MDP Value Iteration applied in Wumpus World to help the robot find its way to the pot(s) of gold in a world filled with deadly pits.
Robot moves in grid world with 4 possible actions that have stochastic effects. Gold, pits and wumpus are terminal states. Reaching gold gives agent large positive utility while falling into a pit or encountering Wumpus gives agent large negative utility. Agent also gets small penalty for each move.
Robot can execute following actions with stochastic effects (class Action
):
- NORTH – Actual effect: 80% NORTH, 10% EAST, 10% WEST
- SOUTH – Actual effect: 80% SOUTH, 10% EAST, 10% WEST
- EAST – Actual effect: 80% EAST, 10% NORTH, 10% SOUTH
- WEST – Actual effect: 80% WEST, 10% NORTH, 10% SOUTH
If the robot executes a move action that would end up in an obstacle, it bounces back to its current-position.

◆ ◆ ◆ ◆ ◆

STATED TASK 1: In the Wumpus World description, what happens when the robot executes a move that would end up in an obstacle?
STATED TASK 2: Pick up the Wumpus World description after its last sentence and carry it on for a few more sentences.
The rows below are separate material with no connection to the Wumpus World description.

Extracted rows:

◆ ◆ ◆ ◆ ◆

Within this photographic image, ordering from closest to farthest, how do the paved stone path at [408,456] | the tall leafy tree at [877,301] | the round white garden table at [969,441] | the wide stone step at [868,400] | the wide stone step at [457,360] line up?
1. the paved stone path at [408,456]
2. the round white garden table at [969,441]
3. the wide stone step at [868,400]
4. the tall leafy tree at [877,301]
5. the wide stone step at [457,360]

◆ ◆ ◆ ◆ ◆

TASK ANSWER 1: It bounces back to its current position.

TASK ANSWER 2:
The environment is a matrix MxN, where the first index represents columns (x-coordinate) and the second index represents rows (y-coordinate). The columns (rows) are indexed starting from 0, i.e. we have columns (rows) 0,1,…,M-1 (N-1).
Each cell can contain (class CellContent
):
- EMPTY
- OBSTACLE
- GOLD
- PIT
The simulation finishes if the agent reaches the gold, falls into a pit, or after h steps.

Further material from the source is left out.